The following code is heavily rewritten and refactored. You can view the original if you like, but don't bother. The original has four nearly-identical loops for scanning the left margin, middle to end then top to middle, then the right margin the same. These loops—I realized yesterday—differ only in the start, stop and step values of their controlling ranges. So I factored the inner loops out to this:

    def inner_loop(row_range, col_start, margin, col_step):
        '''
        Perform inner loop over columns of current margin within rows of
        row_range. Look for a better margin and return that value.
        '''
        pa, pb = 255, 255 # virtual white outside column
        for row in row_range:
            for col in range(col_start, margin, col_step):
                pc = color_table[ ord(bytes_ptr[row+col]) ]
                if (pa + pb + pc) < 24 : # black or dark gray trio
                    margin = col # new, narrower, margin
                    break # no need to look further on this row
                pa, pb = pb, pc # else shift 3-pixel window
        return margin

The key statement is pc = color_table[ ord(bytes_ptr[row+col]) ]. From inside, out: bytes_ptr[row+col] peeks the next pixel value which is an index into the color table. ord() is needed because the voidptr access returns a byte value and (for reasons that escape me) Python will not permit a byte type as a list index. The color_table is a list of the possible GG values from RRGGBB, smaller numbers being darker. I'll talk about it in a minute.

The operation of this code should be fairly clear: slide a 3-pixel window along the pixels of one row up to a limit; when they comprise a dark spot, break the loop and set a new, more stringent limit. Return the final limit value.

Now let's look at the code that sets up for and calls that inner loop.

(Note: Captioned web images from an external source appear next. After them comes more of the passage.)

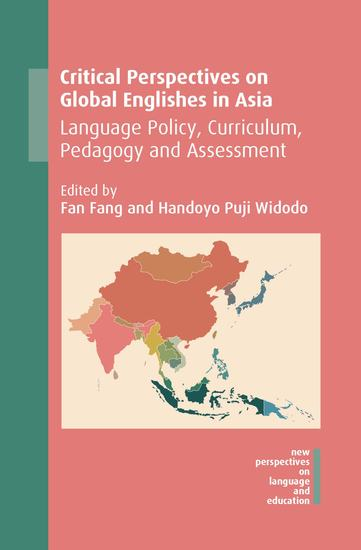 Critical Perspectives on Global Englishes in Asia - Language Policy Curriculum Pedagogy and Assessment - cover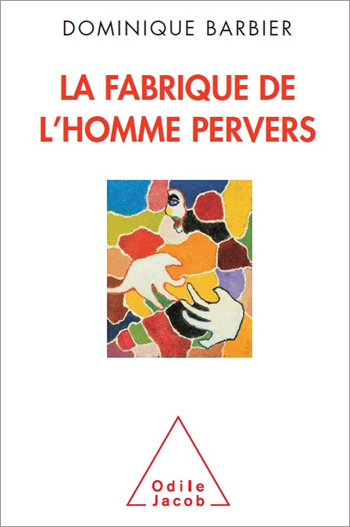 Fabrique de lhomme pervers (La) (Sciences Humaines) (French Edition)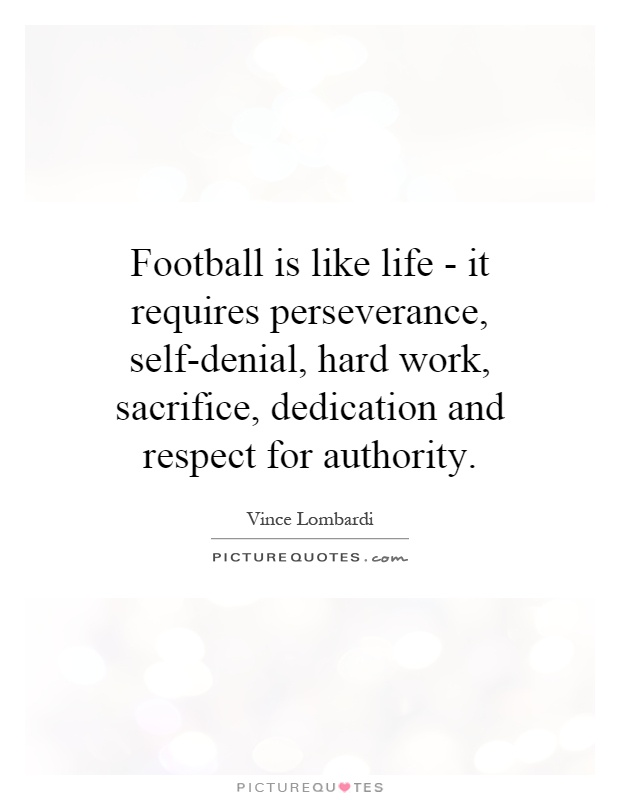 Football is like life - it requires perseverance, self-denial, hard work, sacrifice, dedication and respect for authority Picture Quote #1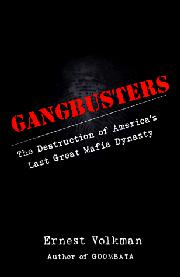GANGBUSTERS by Ernest Volkman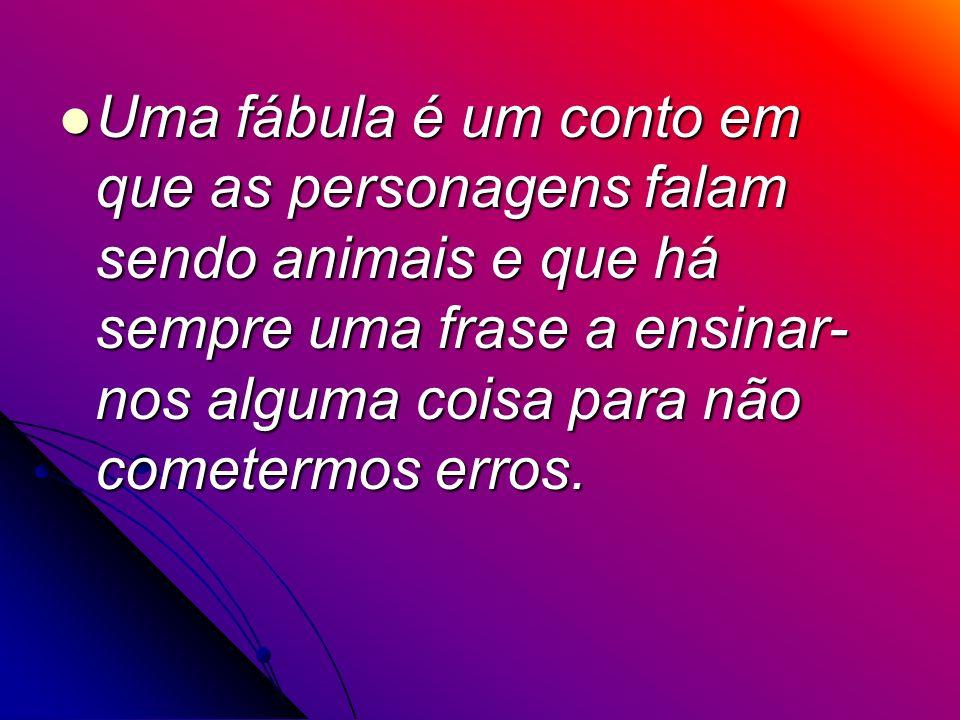 Uma fábula é um conto em que as personagens falam sendo animais e que há sempre uma frase a ensinar- nos alguma coisa para não cometermos erros. Uma f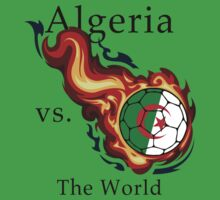 World Cup - Algeria Versus the World Flaming Football by pjwuebker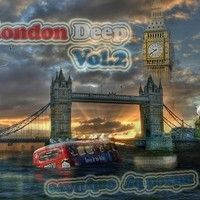 London Deep Vol. 2 mixed by onlyDave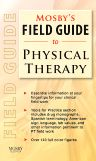 Mosby's Field Guide to Physical Therapy, 1st Edition, Mosby,ISBN9780323063869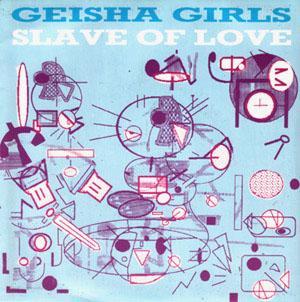 GEISHA GIRLS, Slave Of Love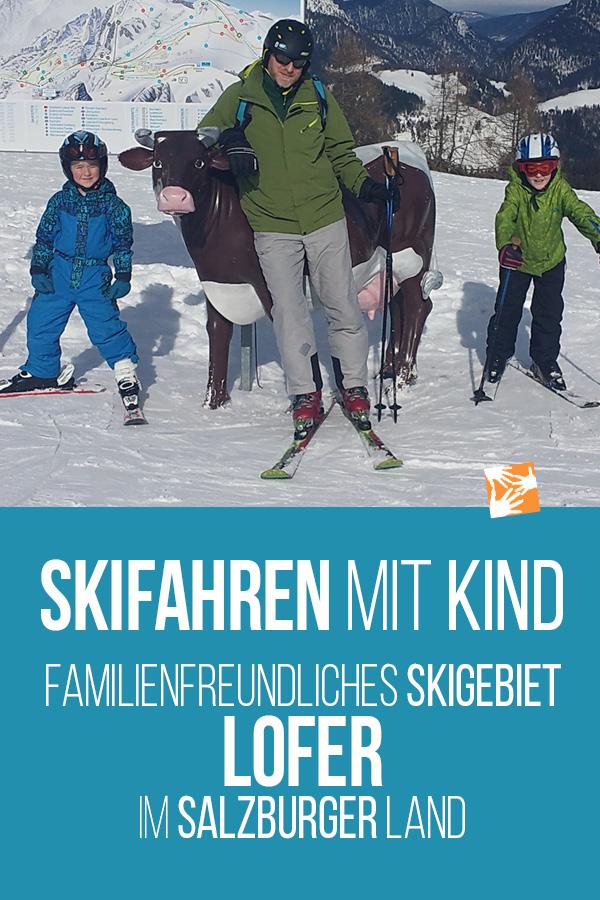 Skifahren mit Kind: familienfreundliches Skigebiet Lofer im Salzburger Land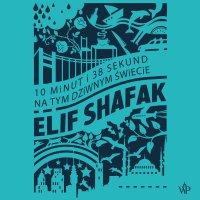 10 minut i 38 sekund na tym dziwnym świecie - Elif Shafak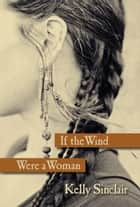 If the Wind Were A Woman ebook by Kelly Sinclair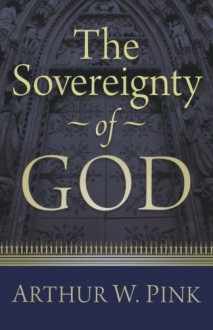 Sovereignty of God, The - Arthur W. Pink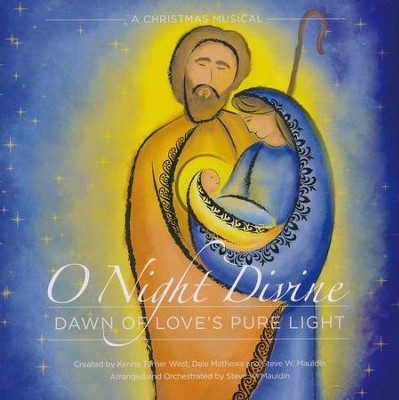 O Night Divine: Dawn of Love's Pure Light (Listening CD)  -     By: Kenna Turner West, Dale Mathews, Steve W. Mauldin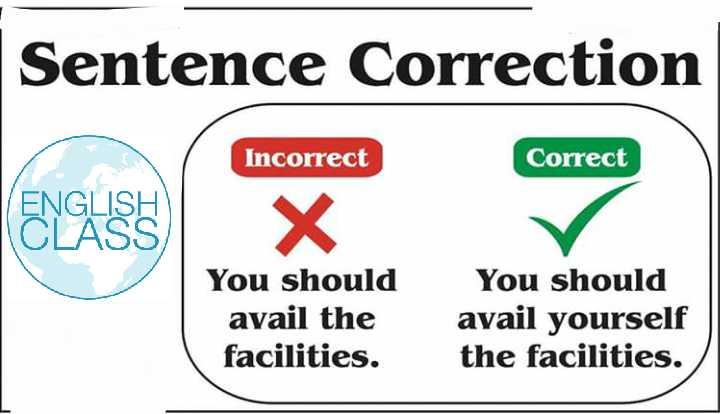 English class  - Sentence Correction Incorrect Correct ENGLISH CLASS X You should avail the facilities . You should avail yourself the facilities . - ShareChat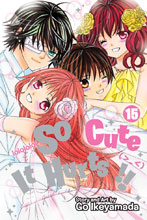 Image: So Cute It Hurts!! Vol. 15 GN  - Viz Media LLC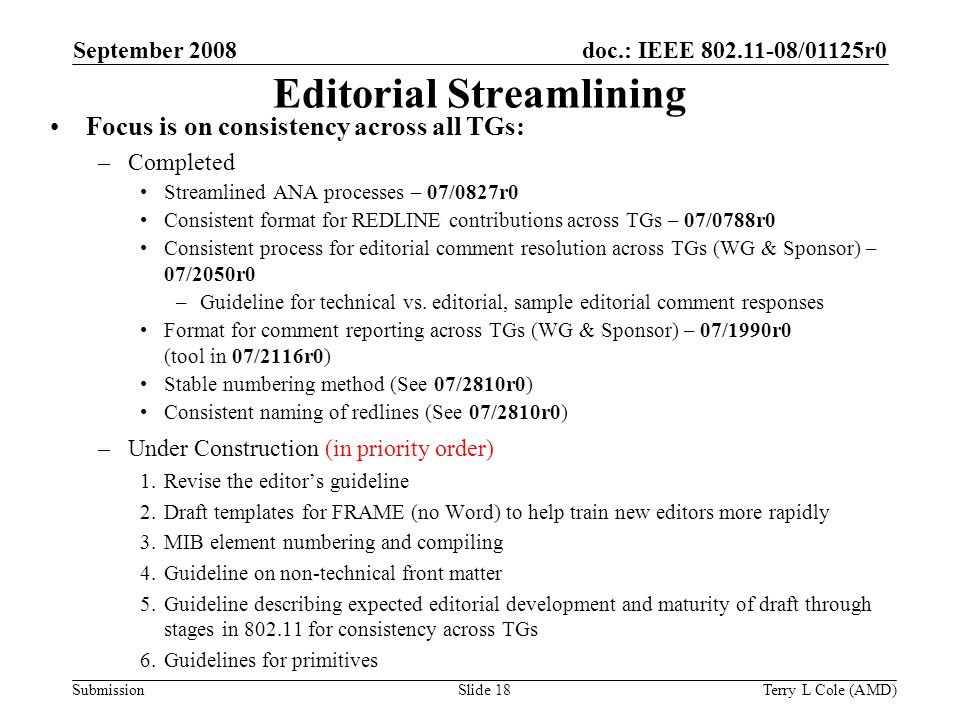 Submission doc.: IEEE 802.11-08/01125r0 Terry L Cole (AMD)Slide 18 Editorial Streamlining Focus is on consistency across all TGs: –Completed Streamlined ANA processes – 07/0827r0 Consistent format for REDLINE contributions across TGs – 07/0788r0 Consistent process for editorial comment resolution across TGs (WG & Sponsor) – 07/2050r0 –Guideline for technical vs.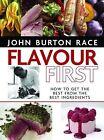 Flavour First by John Burton-Race (Paperback, 2010)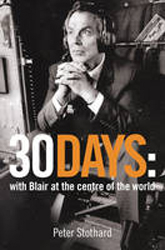 30 Days A Month At The Heart Of Blairs War
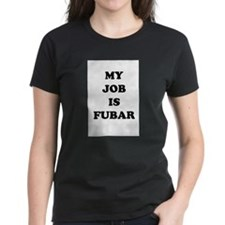 My Job Is Fubar Tee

def find_image_margins(image):
    '''
    Determine the left and right margin widths that are (effectively)
    all-white in an image, returning the tuple (left,right). The image is
    presumed to be a scanned book page in the Indexed-8 format, one byte per
    pixel, where a pixel value is an index into a color table with 32-bit
    entries 0xAARRGGBB (AA=alpha channel).
    '''
    rows = image.height() # number of pixels high
    cols = image.width() # number of logical pixels across
    stride = (cols + 3) & (-4) # scan-line width in bytes
    bytes_ptr = image.bits() # uchar * a_bunch_o_pixels
    bytes_ptr.setsize(stride * rows) # make the pointer indexable
    # Get a reduced version of the color table by extracting just
    # the GG values of each entry. If the image is PNG-1, this
    # gives [0,255] but it could have 8, 16, even 256 elements.
    color_table = [ int((image.color(c) >> 8) & 255)
                     for c in range(image.colorCount()) ]

The first five lines of code set up the voidptr to the image bytes. The stride value is used because the Qt documentation notes that every pixel row occupies a whole number of 32-bit words.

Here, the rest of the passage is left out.